Diogo Maia | Le cabinet des miroirs (#5)
Le Rosenborg est entouré d’un domaine large, mais il est étroit, quelque peu compressé et bas de plafond. Il suit la logique de l’horreur du vide. Le rez-de-chaussée, zone intime, est en opposition avec le dernier étage, qui, quant à lui, est lieu de tous, agora de pouvoir, espace public, salle de trône – salle où il y a deux trônes qui se regardent. L’absolu a, quelquefois, cette nature double ! C’est à partir de la grande salle de toutes les batailles, gagnées par l’absolu du roi, que l’on accède au cabinet des miroirs. Christian IV l’a aménagé afin qu’il abrite sa collection d’objets érotiques, objets eux-mêmes absolus, et désormais absents. Cette absence est, peut-être, construite grâce aux multiples visiteurs, qui se pointent, comme moi devant le miroir. Le rapport miroir-observateur me fait penser à une expression curieuse de la plume du troubadour Guillaume IX d’Aquitaine : joi jauzir, (joie jouir)
jauzir, celui qui regarde ?
Ou serait-ce le contraire ?
Manque de bol !
Les miroirs sont désormais trop flous, trop grattés et le sol, en marbre et bois, craque de timidité. Nous sommes dans un lieu presque intime, et pourtant voisin d’un lieu trop public. Il faut savoir qu’il n’y a qu’un petit couloir reliant ces deux espaces disproportionnés et aux fonctions si différentes.
Ce jour-là, la lumière oscillait et me rendait à la fois relatif et absolu. Je me souviens d’avoir pensé, avant l’arrivée de mon compagnon de visite, à la création d’une histoire qui mêlait la poésie à la science-fiction. Dans ma tête, j’entendais siffler un souvenir du passé, comme si c’était du vent. Il affirmait, grâce à sa transparence, le postulat suivant : la poésie est une arme, une arme civile, une arme inexploitable, une arme à inventer, encore invisible, en train de siffler. Je crois avoir vu ce miroir, par la première fois, Rue Rambuteau, il y a presque onze ans. Accoudé à une table, j’ai lu avec émoi l’entretien de Pasolini à New York. [1] Ce poète parlait d’une arme civile : arme devenue âme, miroir du citoyen, une hiérophanie, une rupture, un cri poétique, politique, il voulait nous sauver.
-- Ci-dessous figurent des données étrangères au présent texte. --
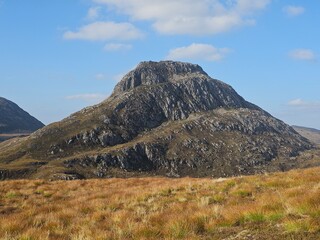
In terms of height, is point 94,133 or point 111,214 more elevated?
point 94,133

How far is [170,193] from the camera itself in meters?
18.8

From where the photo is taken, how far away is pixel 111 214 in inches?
533

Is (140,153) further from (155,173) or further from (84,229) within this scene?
(84,229)

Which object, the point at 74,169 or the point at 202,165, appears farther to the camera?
the point at 202,165

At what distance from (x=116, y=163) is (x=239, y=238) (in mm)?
162637

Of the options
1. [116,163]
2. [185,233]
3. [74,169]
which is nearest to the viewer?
[185,233]

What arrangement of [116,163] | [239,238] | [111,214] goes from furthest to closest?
1. [116,163]
2. [111,214]
3. [239,238]

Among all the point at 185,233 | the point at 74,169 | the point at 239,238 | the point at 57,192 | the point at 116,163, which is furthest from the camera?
the point at 116,163

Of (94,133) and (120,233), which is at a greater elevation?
(94,133)

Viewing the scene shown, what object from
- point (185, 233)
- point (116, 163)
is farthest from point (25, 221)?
point (116, 163)

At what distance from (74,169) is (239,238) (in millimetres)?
149895

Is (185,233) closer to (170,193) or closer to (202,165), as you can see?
(170,193)

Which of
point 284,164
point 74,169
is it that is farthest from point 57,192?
point 284,164

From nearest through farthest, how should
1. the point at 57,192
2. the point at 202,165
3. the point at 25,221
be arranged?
1. the point at 25,221
2. the point at 57,192
3. the point at 202,165
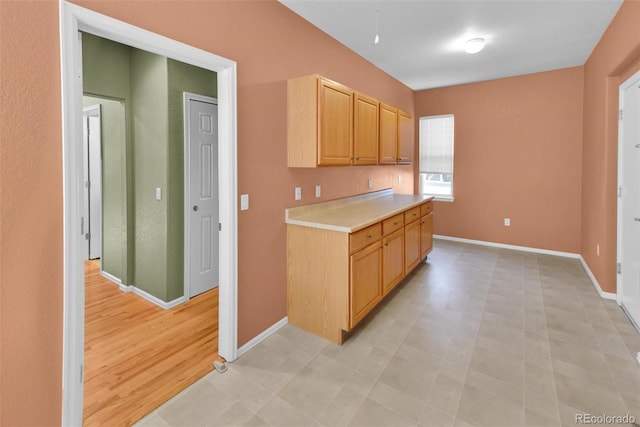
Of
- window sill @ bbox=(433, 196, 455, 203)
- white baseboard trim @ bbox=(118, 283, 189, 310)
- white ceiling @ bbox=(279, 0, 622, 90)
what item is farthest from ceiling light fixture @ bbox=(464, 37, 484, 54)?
white baseboard trim @ bbox=(118, 283, 189, 310)

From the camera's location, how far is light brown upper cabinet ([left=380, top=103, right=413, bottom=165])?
3731 mm

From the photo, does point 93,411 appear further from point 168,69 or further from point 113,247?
point 168,69

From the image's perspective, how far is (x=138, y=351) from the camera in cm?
248

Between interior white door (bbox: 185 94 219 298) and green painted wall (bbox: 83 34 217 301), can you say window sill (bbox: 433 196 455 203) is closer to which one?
interior white door (bbox: 185 94 219 298)

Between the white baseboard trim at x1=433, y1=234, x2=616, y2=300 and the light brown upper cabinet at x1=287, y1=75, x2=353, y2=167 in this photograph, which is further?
the white baseboard trim at x1=433, y1=234, x2=616, y2=300

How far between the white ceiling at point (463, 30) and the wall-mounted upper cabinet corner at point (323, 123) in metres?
0.71

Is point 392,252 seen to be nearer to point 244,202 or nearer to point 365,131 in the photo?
point 365,131

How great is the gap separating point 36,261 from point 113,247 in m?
2.64

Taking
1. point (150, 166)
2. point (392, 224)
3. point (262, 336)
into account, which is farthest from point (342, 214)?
point (150, 166)

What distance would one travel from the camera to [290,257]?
2.87 m

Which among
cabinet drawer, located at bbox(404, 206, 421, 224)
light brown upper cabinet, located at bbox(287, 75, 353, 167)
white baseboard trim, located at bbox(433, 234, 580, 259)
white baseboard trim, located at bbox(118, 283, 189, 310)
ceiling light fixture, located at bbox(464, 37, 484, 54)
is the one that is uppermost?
ceiling light fixture, located at bbox(464, 37, 484, 54)

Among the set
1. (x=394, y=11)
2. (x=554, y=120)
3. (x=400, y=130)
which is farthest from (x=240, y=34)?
(x=554, y=120)

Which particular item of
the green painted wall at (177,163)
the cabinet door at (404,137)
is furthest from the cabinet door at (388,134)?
the green painted wall at (177,163)

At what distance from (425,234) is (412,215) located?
698mm
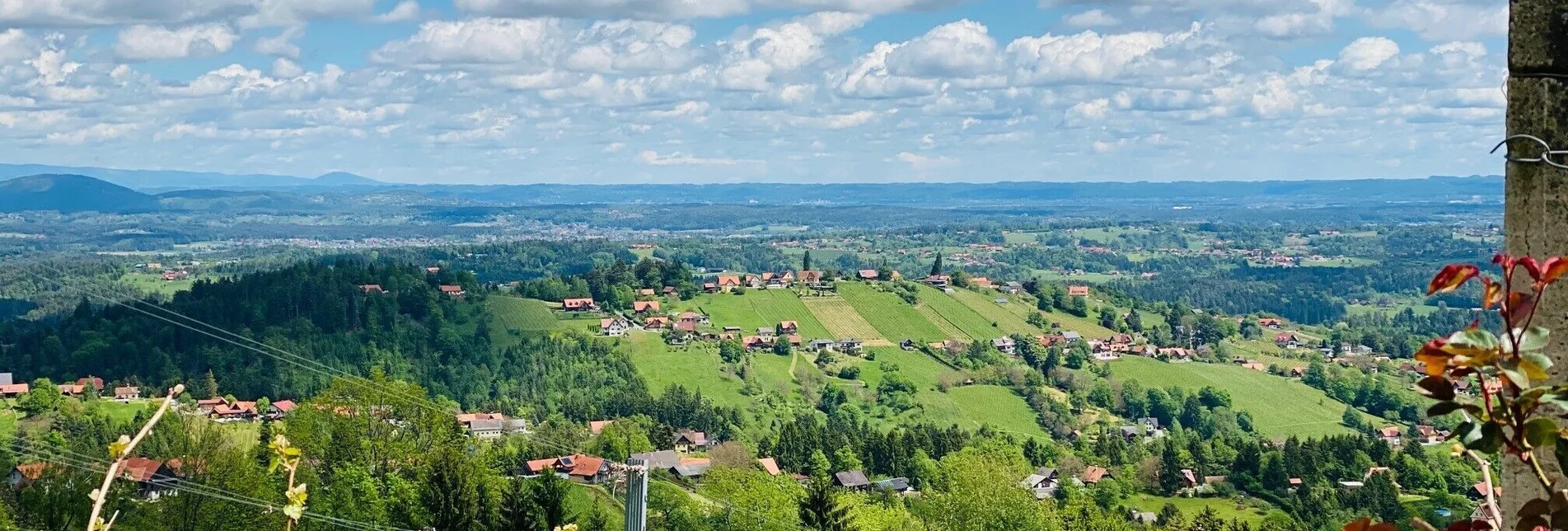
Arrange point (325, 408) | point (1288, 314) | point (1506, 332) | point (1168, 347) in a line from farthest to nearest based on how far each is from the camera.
A: point (1288, 314) → point (1168, 347) → point (325, 408) → point (1506, 332)

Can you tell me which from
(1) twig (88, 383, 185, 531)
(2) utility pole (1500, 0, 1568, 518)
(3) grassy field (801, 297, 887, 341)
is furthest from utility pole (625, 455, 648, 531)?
(3) grassy field (801, 297, 887, 341)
Mais je reviens au cabinet !
Ce cabinet ressemble à un cabinet d’essayage qui a été lentement oublié par ce palais étroit et rosâtre, le Rosenborg. C’est un endroit sombre dont les miroirs semblent avoir été grattés, comme si quelqu’un avait cherché à déceler en eux l’image qu’ils ne pourront jamais refléter. Les griffes des visiteurs ont délicatement effleuré les surfaces tièdes du cabinet qui sent, maintenant, le magasin fermé, la ville décrépite, enfin, l’envie en péremption.
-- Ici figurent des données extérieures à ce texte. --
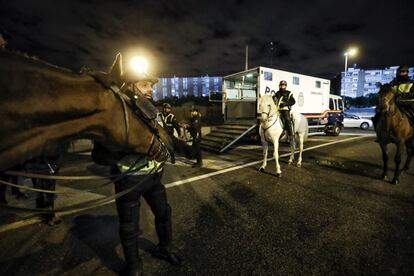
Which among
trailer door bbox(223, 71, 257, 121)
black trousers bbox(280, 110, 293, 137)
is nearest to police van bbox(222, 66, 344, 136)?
trailer door bbox(223, 71, 257, 121)

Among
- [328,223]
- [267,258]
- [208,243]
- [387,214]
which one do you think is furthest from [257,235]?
[387,214]

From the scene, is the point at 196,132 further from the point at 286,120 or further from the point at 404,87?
the point at 404,87

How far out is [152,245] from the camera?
2.96 meters

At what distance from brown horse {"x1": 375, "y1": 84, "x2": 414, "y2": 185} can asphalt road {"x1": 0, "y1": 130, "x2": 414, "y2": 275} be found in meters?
0.80

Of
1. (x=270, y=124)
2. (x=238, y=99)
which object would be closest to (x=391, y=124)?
(x=270, y=124)

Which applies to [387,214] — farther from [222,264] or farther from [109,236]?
[109,236]

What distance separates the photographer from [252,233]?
3203 mm

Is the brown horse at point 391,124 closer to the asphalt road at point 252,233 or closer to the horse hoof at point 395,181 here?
the horse hoof at point 395,181

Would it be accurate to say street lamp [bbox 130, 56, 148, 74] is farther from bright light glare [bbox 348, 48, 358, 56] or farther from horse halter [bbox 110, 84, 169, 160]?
bright light glare [bbox 348, 48, 358, 56]

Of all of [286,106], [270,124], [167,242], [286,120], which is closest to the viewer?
[167,242]

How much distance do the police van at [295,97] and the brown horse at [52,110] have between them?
9800 millimetres

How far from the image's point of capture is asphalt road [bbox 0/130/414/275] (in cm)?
252

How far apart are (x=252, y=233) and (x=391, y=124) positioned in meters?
5.01

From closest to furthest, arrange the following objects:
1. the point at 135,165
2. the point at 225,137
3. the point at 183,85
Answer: the point at 135,165 → the point at 225,137 → the point at 183,85
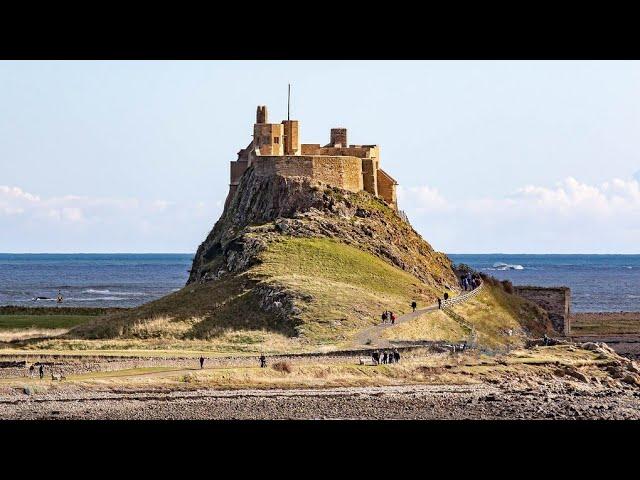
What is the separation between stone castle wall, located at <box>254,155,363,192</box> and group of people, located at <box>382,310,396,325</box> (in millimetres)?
13335

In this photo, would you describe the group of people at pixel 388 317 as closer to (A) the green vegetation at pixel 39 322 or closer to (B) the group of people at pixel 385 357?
(B) the group of people at pixel 385 357

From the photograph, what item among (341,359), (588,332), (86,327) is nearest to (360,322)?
(341,359)

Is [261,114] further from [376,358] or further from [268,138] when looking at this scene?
[376,358]

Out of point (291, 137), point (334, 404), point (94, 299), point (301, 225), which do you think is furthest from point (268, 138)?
point (94, 299)

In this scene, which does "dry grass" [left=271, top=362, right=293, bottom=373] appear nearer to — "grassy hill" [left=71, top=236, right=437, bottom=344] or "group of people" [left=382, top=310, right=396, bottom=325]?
"grassy hill" [left=71, top=236, right=437, bottom=344]

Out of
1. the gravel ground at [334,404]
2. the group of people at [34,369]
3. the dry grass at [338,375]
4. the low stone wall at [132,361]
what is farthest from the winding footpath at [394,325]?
the group of people at [34,369]

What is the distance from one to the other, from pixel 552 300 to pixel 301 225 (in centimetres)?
2165

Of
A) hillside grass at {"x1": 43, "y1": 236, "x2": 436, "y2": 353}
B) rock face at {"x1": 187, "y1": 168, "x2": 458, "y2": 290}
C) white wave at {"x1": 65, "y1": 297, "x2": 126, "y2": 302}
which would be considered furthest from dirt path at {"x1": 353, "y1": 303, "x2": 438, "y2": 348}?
white wave at {"x1": 65, "y1": 297, "x2": 126, "y2": 302}

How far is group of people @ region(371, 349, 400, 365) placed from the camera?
5116 cm

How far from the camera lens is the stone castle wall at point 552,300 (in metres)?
81.6

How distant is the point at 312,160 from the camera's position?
71.2 metres

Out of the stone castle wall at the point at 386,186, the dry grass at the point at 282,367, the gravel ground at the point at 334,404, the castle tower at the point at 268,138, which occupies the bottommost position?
the gravel ground at the point at 334,404
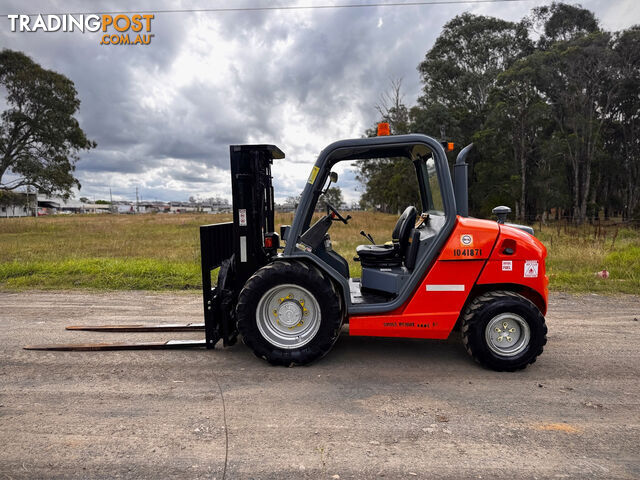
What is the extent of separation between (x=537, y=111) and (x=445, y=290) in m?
36.1

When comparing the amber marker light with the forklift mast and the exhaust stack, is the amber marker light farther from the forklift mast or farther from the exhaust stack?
the forklift mast

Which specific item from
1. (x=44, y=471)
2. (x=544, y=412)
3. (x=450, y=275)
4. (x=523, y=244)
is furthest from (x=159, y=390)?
(x=523, y=244)

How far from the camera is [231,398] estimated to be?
402 cm

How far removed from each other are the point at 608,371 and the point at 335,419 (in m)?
3.23

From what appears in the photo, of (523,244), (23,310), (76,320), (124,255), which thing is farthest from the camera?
(124,255)

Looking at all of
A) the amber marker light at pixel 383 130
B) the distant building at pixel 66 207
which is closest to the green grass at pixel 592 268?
the amber marker light at pixel 383 130

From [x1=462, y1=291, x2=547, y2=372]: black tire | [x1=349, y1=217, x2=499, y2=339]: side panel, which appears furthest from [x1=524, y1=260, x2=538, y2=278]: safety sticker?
[x1=349, y1=217, x2=499, y2=339]: side panel

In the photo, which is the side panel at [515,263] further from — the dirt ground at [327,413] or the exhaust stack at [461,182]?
the dirt ground at [327,413]

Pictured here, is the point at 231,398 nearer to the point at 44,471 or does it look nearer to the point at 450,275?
the point at 44,471

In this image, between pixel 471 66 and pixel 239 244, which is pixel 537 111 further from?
pixel 239 244

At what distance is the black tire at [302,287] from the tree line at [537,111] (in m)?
25.6

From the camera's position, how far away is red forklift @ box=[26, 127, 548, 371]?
455cm

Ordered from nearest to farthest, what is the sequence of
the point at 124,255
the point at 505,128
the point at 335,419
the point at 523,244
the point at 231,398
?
the point at 335,419, the point at 231,398, the point at 523,244, the point at 124,255, the point at 505,128

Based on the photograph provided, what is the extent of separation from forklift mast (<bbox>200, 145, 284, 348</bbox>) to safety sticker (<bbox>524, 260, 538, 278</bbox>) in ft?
9.57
L’histoire à laquelle je pensais était une simple remontée dans le temps. Il s’agissait de rendre possible à quelqu’un de visiter une autre époque. L’idée de l’intrigue était un lieu commun, et je l’imaginais comme une remontée, un reflet, un reflux dense de poésie. Il fallait conduire l’autre dans une traversée le long d’un poème merveilleux, emmener l’autre à goûter le passé reflet de la vie par le rythme d’une poésie.
Mais je reviens au cabinet !
Le cabinet est le lieu commun de ce texte. La poésie est une chose absolue, glanée dans le reflet de nos histoires, une salle sans trône. Elle émerge sonore, elle rompt, tel um objet érotique, ce qu’elle veut affronter, ce qu’elle veut sauver. La personne remonte dans le fleuve – peixe, poisson, pices - et à chaque ondulation qu’elle traverse - chaque fait historique vécu – le miroir de nos vers est de plus en plus en attente d’autres voix, d’autres reflets.
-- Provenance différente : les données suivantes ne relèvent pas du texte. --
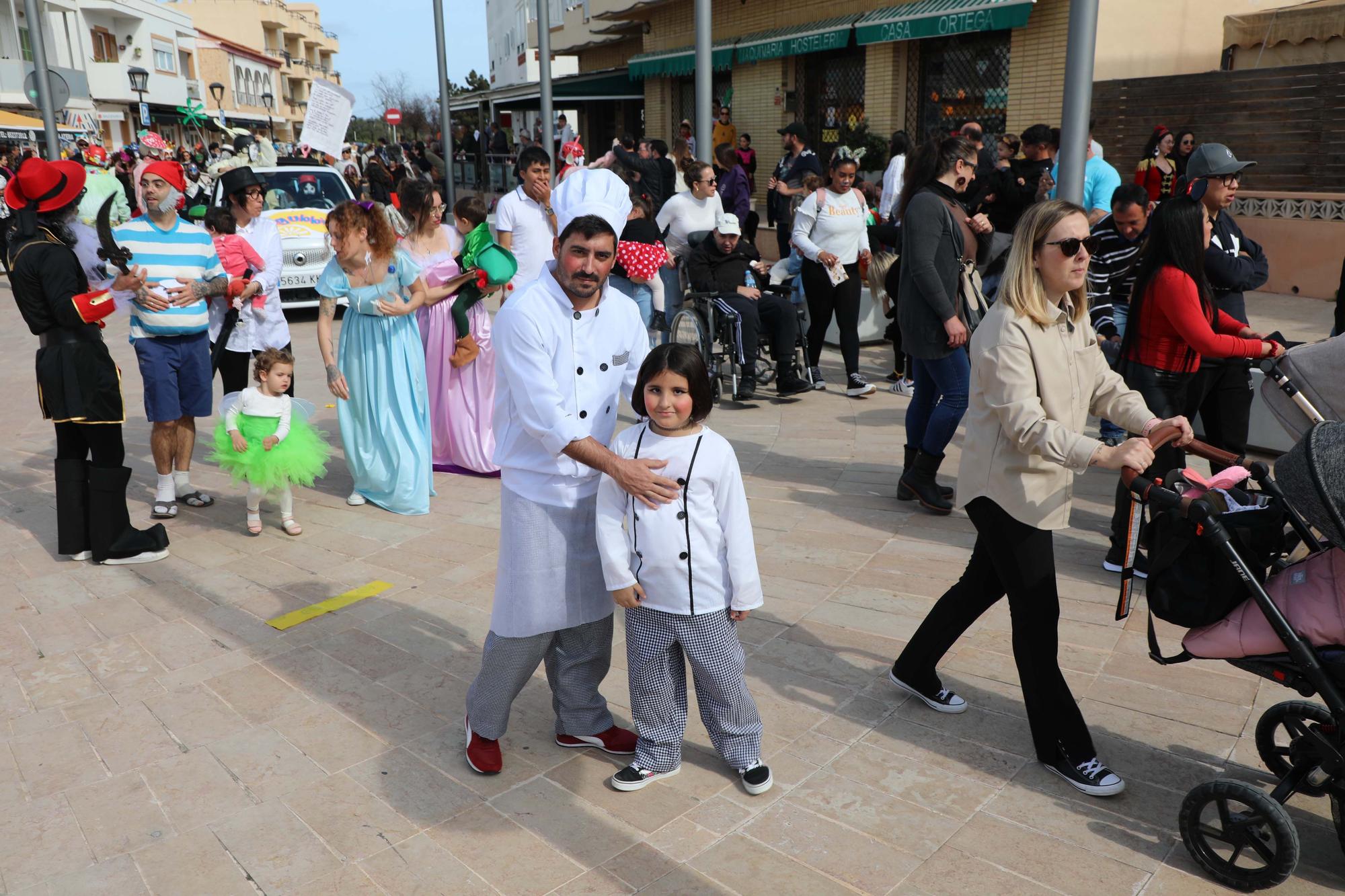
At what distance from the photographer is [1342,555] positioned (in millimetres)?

Mais je reviens au cabinet !
Dans la grande salle des trônes, il n’y avait que des énormes tableaux qui nous montraient les conquêtes du roi absolu : une remontée trop glorieuse, figée par le temps absolu de la misère, de l’oubli et de la violence régalienne. Ils reflétaient la couronne et coinçaient, ainsi, la voix du peuple - ce poisson bruyant en train de remonter le courant contre l’étouffement.
J’étais dans la grande salle du pouvoir, et j’ai décidé de faire une révérence très laide aux trônes vides. A ce moment-là, j’ai entendu les bruissements d’une brisure, juste à côté. Un son fort et unique sifflait. C’était le vent qui soufflait à nouveau afin de nous prévenir que la poésie était en train de se refléter, en silence, dans le cabinet des miroirs.
[1] Voir « L’inédit de New-York- Entretien avec Giuseppe Cardillo », Pier Paolo Pasolini.